:: HALAMAN ::
Dia pulalah yang mendapatkan kemuliaan di antara keluarga Rasulullah shallallahu ‘alaihi wa sallam, mendengar kabar dekatnya ajal beliau. Ketika beliau sakit menjelang wafat, Fathimah radhiallahu ‘anha datang menemui. Sang ayah menyambutnya dengan ucapan selamat datang dan menciumnya, lalu berbisik-bisik kepadanya hingga Fathimah menangis.

Kemudian beliau berbisik lagi padanya, lalu Fathimah pun tertawa. Betapa pemandangan itu mengherankan para istri Rasulullah shallallahu ‘alaihi wa sallam, sampai-sampai ‘Aisyah bertanya padanya, “Apa yang beliau katakan padamu?”

“Aku tidak akan menyebarkan rahasia Rasulullah shallallahu ‘alaihi wa sallam,” jawab Fathimah.

Setelah Rasulullah shallallahu ‘alaihi wa sallam wafat, Fathimah radhiallahu ‘anha pun menyampaikan jawabannya, “Waktu itu beliau membisikkan padaku, ‘Sesungguhnya aku hendak meninggal’. Mendengar itu, aku pun menangis. Lalu beliau berbisik lagi, ‘Sesungguhnya engkau adalah orang pertama di antara keluargaku yang akan menyusulku’.  Hal itu membuatku gembira.”
:::
> **PETUNJUK LATIHAN**:
[1] Dalam kisah tentang Fathimah ini, siapa yang bertanya kepadanya tentang apa yang dikatakan Rasulullah shallallahu ‘alaihi wa sallam?
[2] Sebutkan semua tindakan sang ayah terhadap Fathimah dalam kalimat yang diawali "Sang ayah menyambutnya" pada kisah tentang Fathimah.
[3] Tuliskan kembali secara persis semua bagian kisah tentang Fathimah mulai dari "Dia pulalah yang" sampai ke "hingga Fathimah menangis.".
Baris-baris data tidak digunakan sama sekali di sini.
:: DATA MENTAH ::
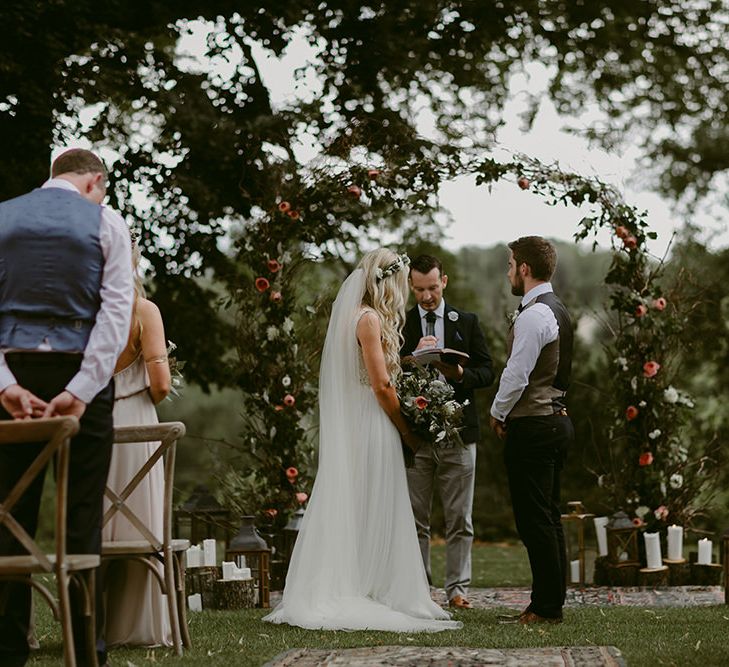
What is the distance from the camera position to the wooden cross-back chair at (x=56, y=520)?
4215 millimetres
:::
> **JAWABAN BERURUTAN**:
[1] ‘Aisyah.

[2] Menyambutnya dengan ucapan selamat datang, menciumnya, dan berbisik-bisik kepadanya.

[3]
Dia pulalah yang mendapatkan kemuliaan di antara keluarga Rasulullah shallallahu ‘alaihi wa sallam, mendengar kabar dekatnya ajal beliau. Ketika beliau sakit menjelang wafat, Fathimah radhiallahu ‘anha datang menemui. Sang ayah menyambutnya dengan ucapan selamat datang dan menciumnya, lalu berbisik-bisik kepadanya hingga Fathimah menangis.